The home-made quality of Austrian artist Erwin Wurm's sequence of videos (1994-2000) heightens the fascination of the simplicity with which simple objects can be seen to perform impossible tasks. Here we see teapots pour their contents into cups from below, or the flame of a candle shoot off sideways, or objects balance precariously, impossibly, as they defy gravity while magnetising fascination. How could this be so? In this exhibition the objects seem to enjoy their liberation from the rational world as much as the audience does.

In these works, as with many of those displayed as part of the exhibition, the viewer is left with a sense that there has been a kind of simple magic engaged in. Jaarsma's skins could be those of a shaman, and Tuffery's role as the director of a contemporary mock-battle where both participants and art become entwined in the rhythms of engagement suggest the role of artist as transformer of the everyday. With this in mind, the invention of Arty the garden gnome as a denizen of the realm of magic was crucial to the intention of the project. In this exhibition the mysteriousness and transformative power of art never seems to be too far away from the seriousness of fun.

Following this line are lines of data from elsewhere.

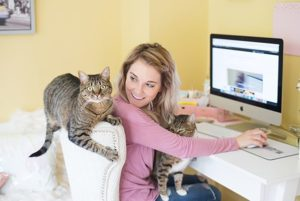 Spending Quality Time Together with your cat is healthy for both of you | Family Life Tips Magazine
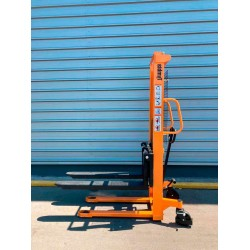 Manual Stacker 1000kg to 1600mm (Adjustable Nails)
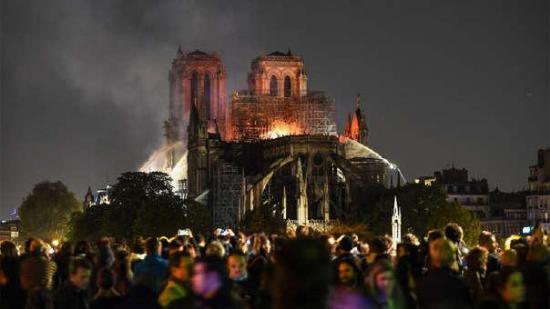 Ecuador se solidariza con Francia tras incendio en la catedral de Notre Dame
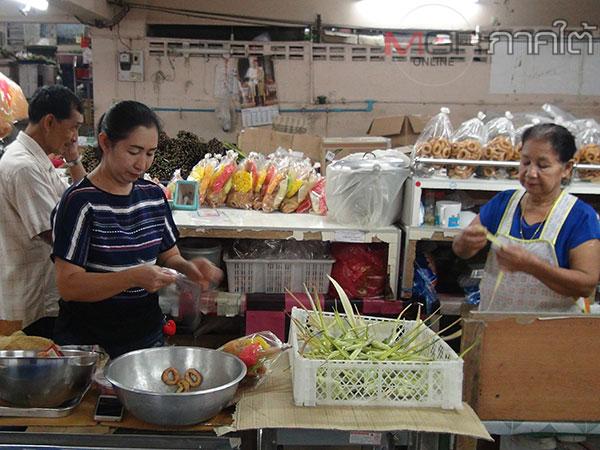 พ่อค้าแม่ค้าเบตงเร่งทำขนมต้มขายช่วงเทศกาลสารทเดือนสิบ ระบุขายราคาเดิมแม้ต้นทุนเพิ่ม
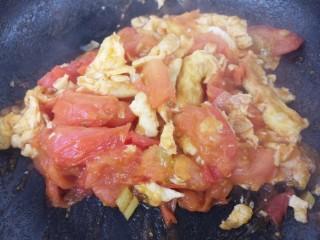 西红柿炒蛋,翻炒均匀。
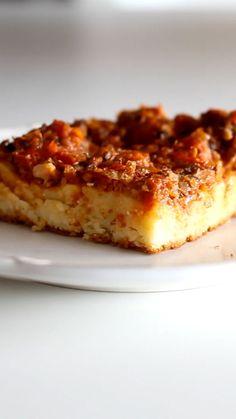 Receita com instruções em vídeo: Pizza de sardinha é uma delícia!  Ingredientes: 2 xícaras de leite, 3 ovos, ¼ de xícara de óleo, 1 xícara de queijo ralado, 2 ½ xícaras de farinha de trigo, 1 colher de sopa de fermento em pó, 1 cebola, 2 dentes de alho, 1 lata de tomate pelado, 2 colheres de sopa de extrato de tomate, 3 latas de sardinha, Sal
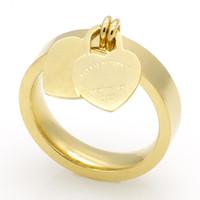 placas de titânio venda por atacado-Moda jóias 316L titanium banhado a ouro em forma de coração anel T carta letras duplo anel de coração anel feminino para a mulher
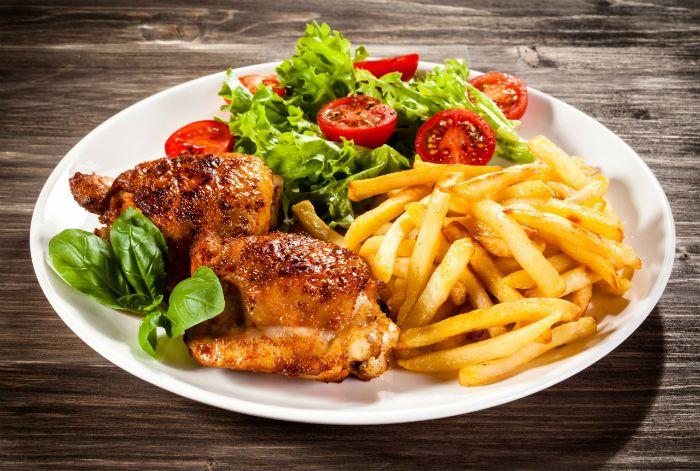 1zoom.me    Le poulet frites  Le célèbre poulet frites est un plat ancien, que l'on mange souvent le weekend avec les enfants. C'est en plus un plat très simple à préparer puisqu'il suffit de faire rôtir un poulet et de le servir avec des frites, idéalement des frites maison.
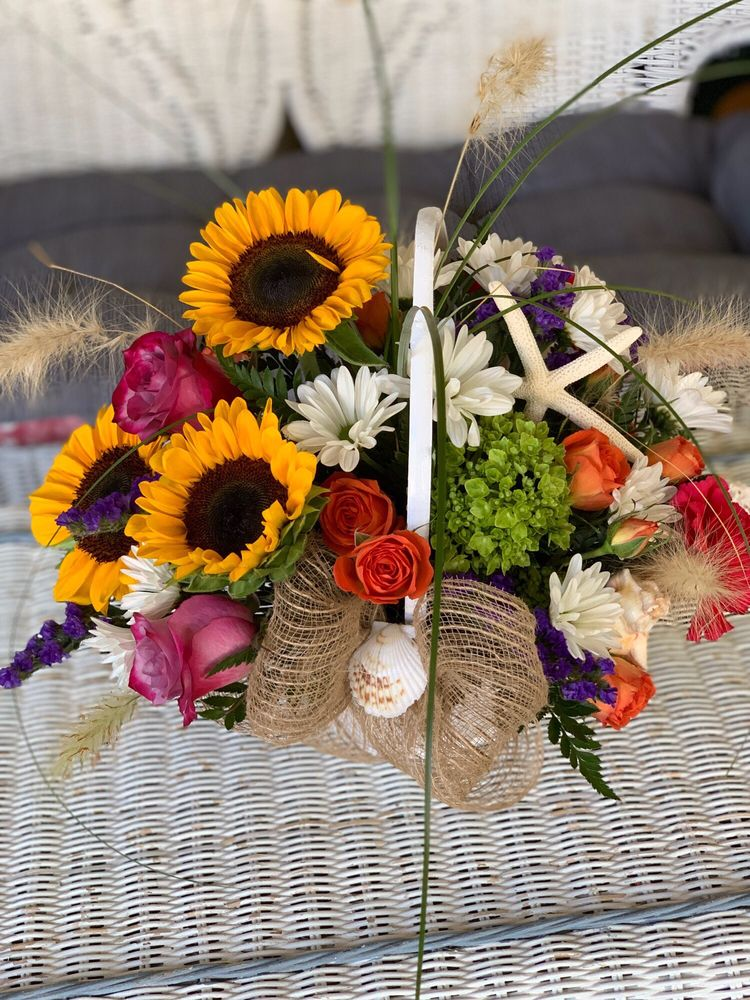 Cape Winds Florist: 860 Broadway, Cape May, NJ
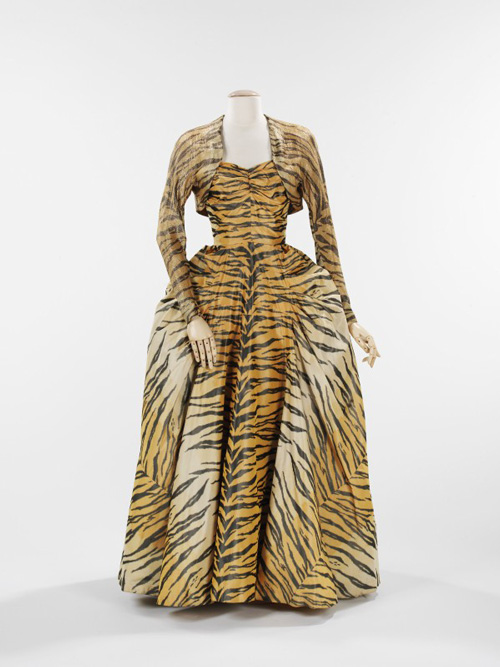 Gilbert Adrian (American, 1903–1959). <em>Evening Ensemble</em>, 1949. For Bianchini-Fèrier, French, founded 1888. Silk, metallic thread. The Brooklyn Museum Costume Collection at the Metropolitan Museum of Art.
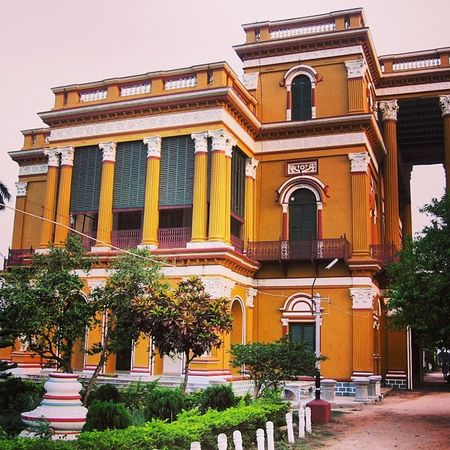 Frontview Rare Building WestBengal Murahidabad Orange Tour Visit Instagram InstaFrame Instacolour Beangali Green Peace Calm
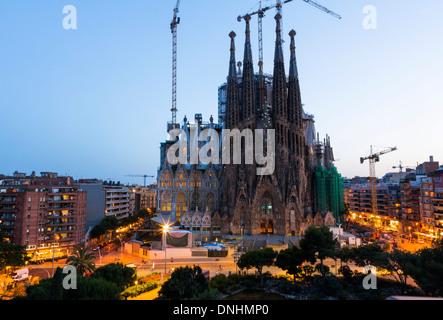 Kirche in einer Stadt, Sagrada Familia, Barcelona, Katalonien, Spanien Stockbild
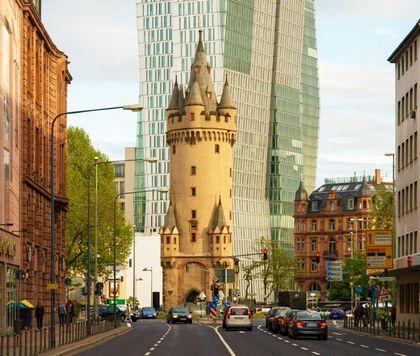 الاماكن السياحية في فرانكفورت بوابة و برج إيشنهايم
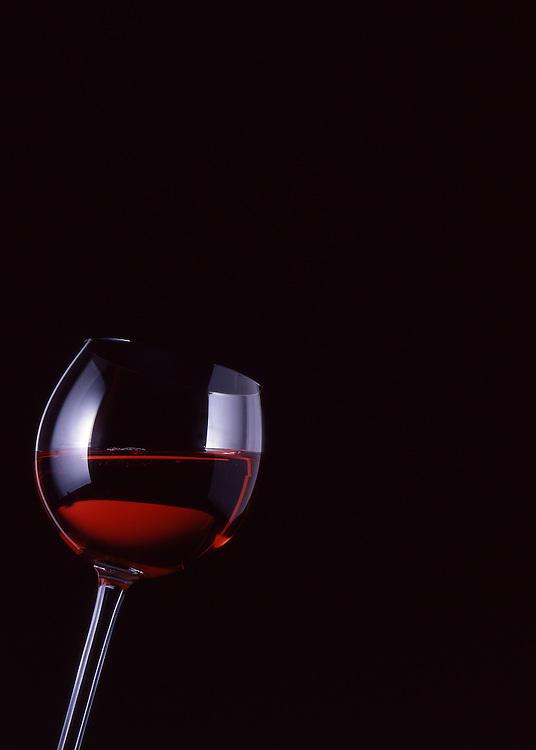 Wein, Rotwein, Glas, Food, Getraenke, Alkoholisch, Nahrung, Nahrungsmittel, Ernaehrung, Essen und Trinken, Lebensmittel<br /> [Fuer die Nutzung gelten die jeweils gueltigen Allgemeinen Liefer-und Geschaeftsbedingungen. Nutzung nur gegen Verwendungsmeldung und Nachweis. Download der AGB unter http://www.image-box.com oder werden auf Anfrage zugesendet. Freigabe ist vorher erforderlich. Jede Nutzung des Fotos ist honorarpflichtig gemaess derzeit gueltiger MFM Liste - Kontakt, Uwe Schmid-Fotografie, Duisburg, Tel. (+49).2065.677997, fotofinder@image-box.com, www.image-box.com]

Central to the exhibition's layout is the Arty's Studio activity centre, where children are offered the opportunity to respond to some of the ideas and artworks included in the exhibition. The materials offered to the children don't fall into the buckets and bottle-tops of typical pre-school busy-time. Rather, they were assembled with the beauty of simplicity in mind, and offer a very narrow and evocative range of materials assembled with the advice of Brisbane-based artist Madonna Staunton, whose work is included in the show.

With the exhibitions to date drawing capacity crowds, the QAG staff sees the excitement and involvement of the children, their carers and parents, as a challenge for the future. In the words of Lynne Seear, Assistant Director of the QAG, 'The task for us is to hold onto them'.